**ACTION ITEM**
Retype exactly the lines from the one holding "kingdom: Animalia" through the final line of the data, both included.

**EXERCISE MATERIALS**
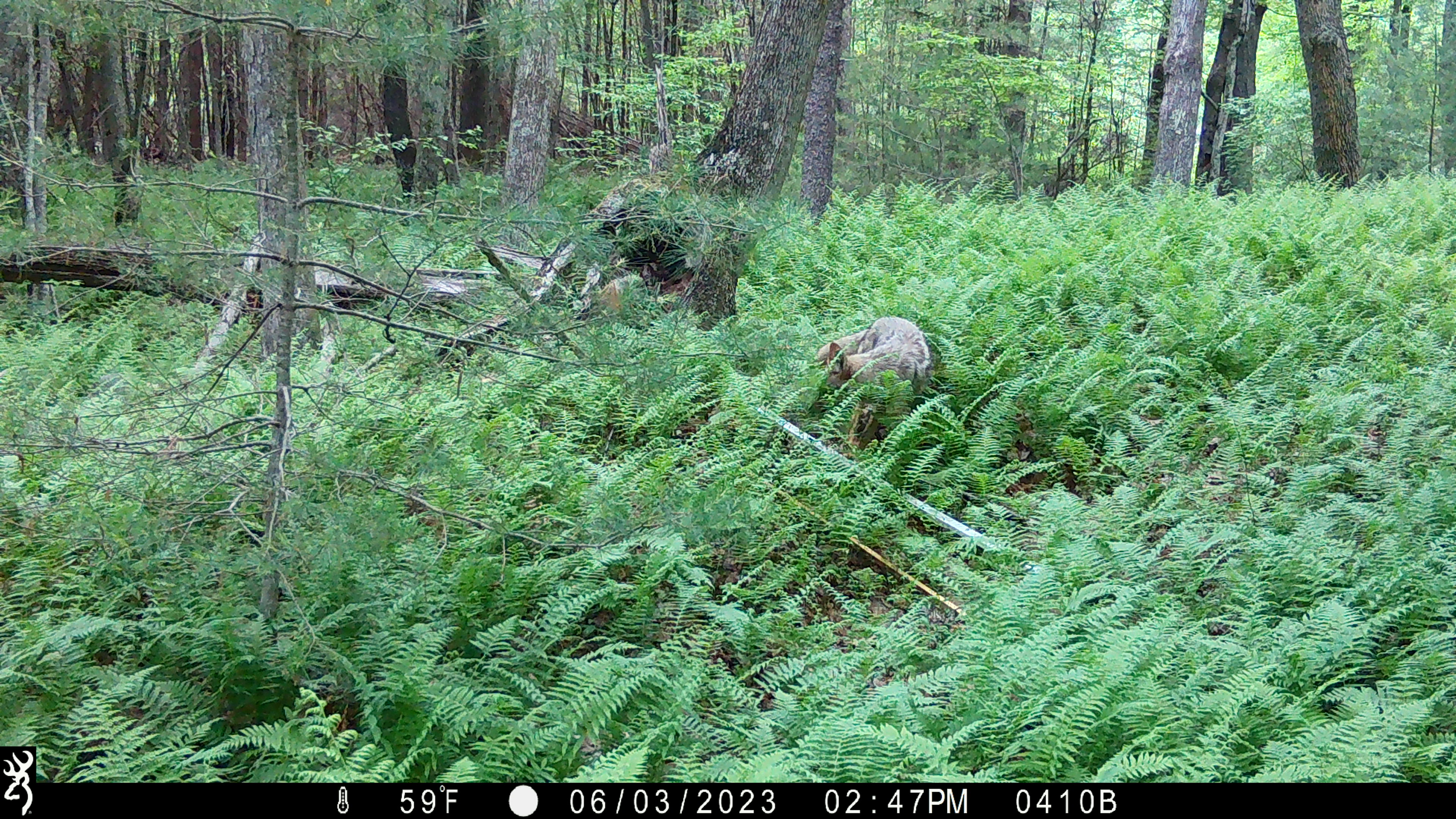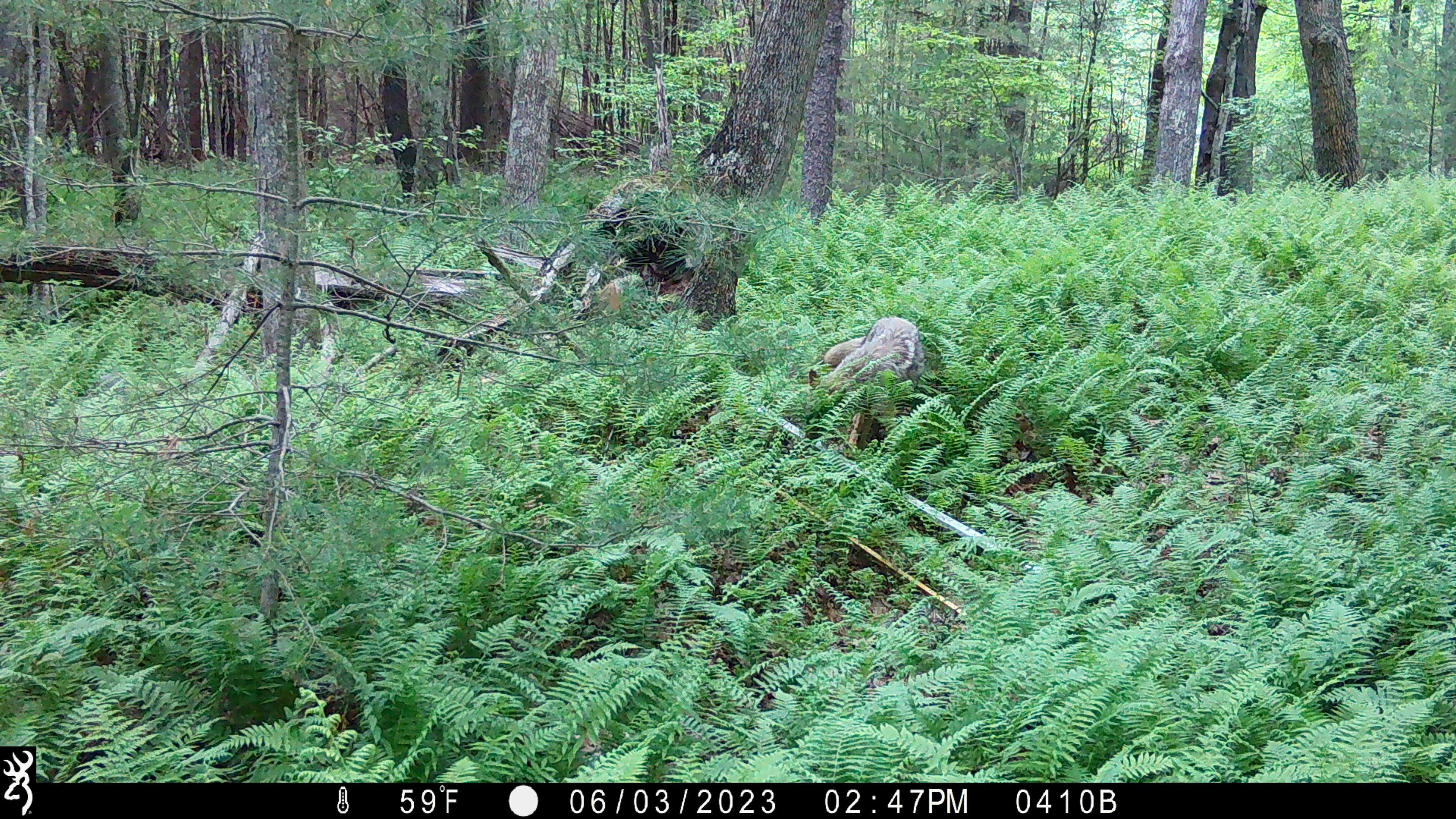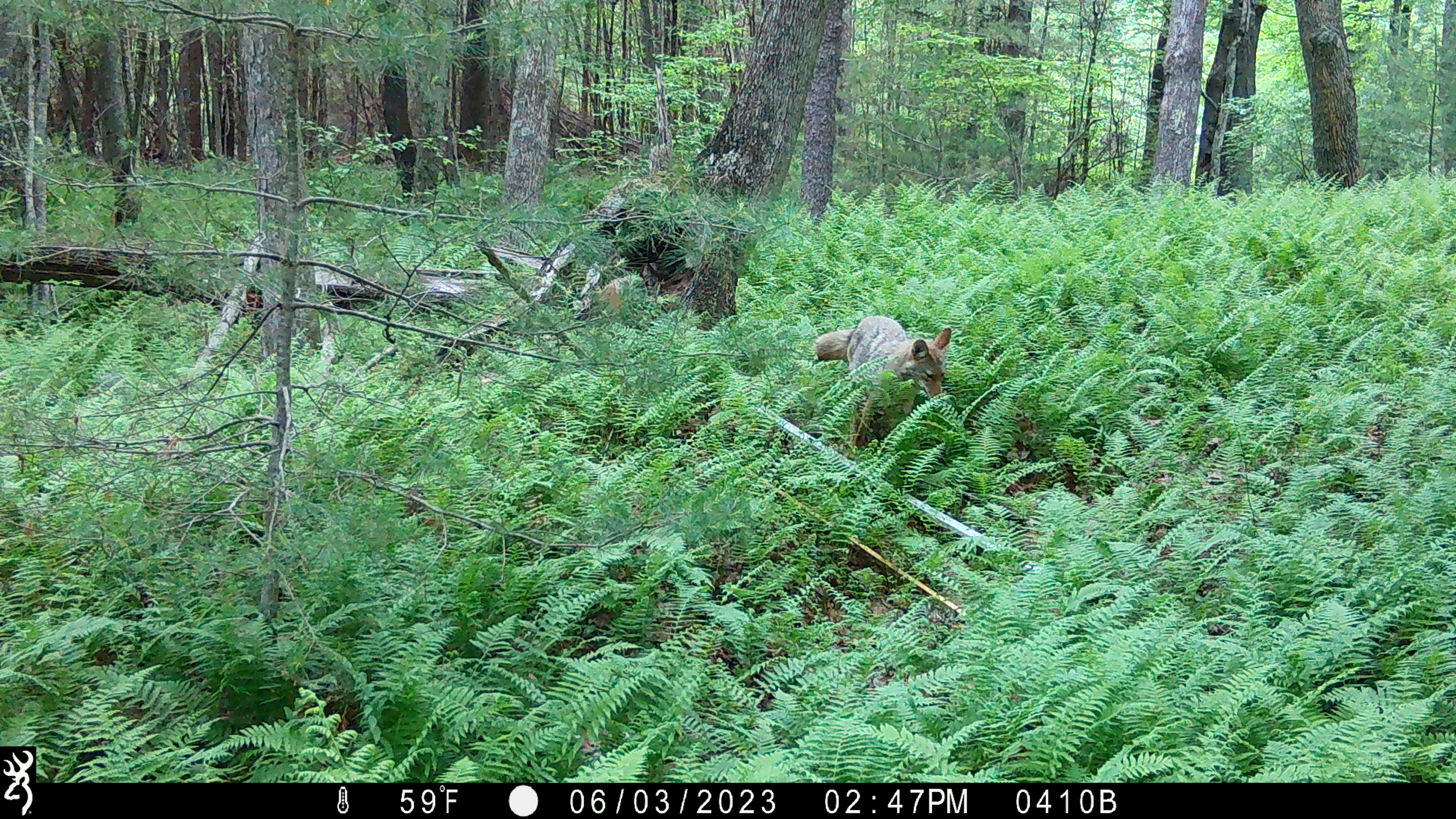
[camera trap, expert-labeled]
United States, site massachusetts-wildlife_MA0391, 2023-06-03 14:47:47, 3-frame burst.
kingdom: Animalia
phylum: Chordata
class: Mammalia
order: Carnivora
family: Canidae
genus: Canis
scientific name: Canis latrans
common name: coyote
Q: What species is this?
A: Coyote (Canis latrans).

**RESULT OF THIS TASK**
kingdom: Animalia
phylum: Chordata
class: Mammalia
order: Carnivora
family: Canidae
genus: Canis
scientific name: Canis latrans
common name: coyote
Q: What species is this?
A: Coyote (Canis latrans).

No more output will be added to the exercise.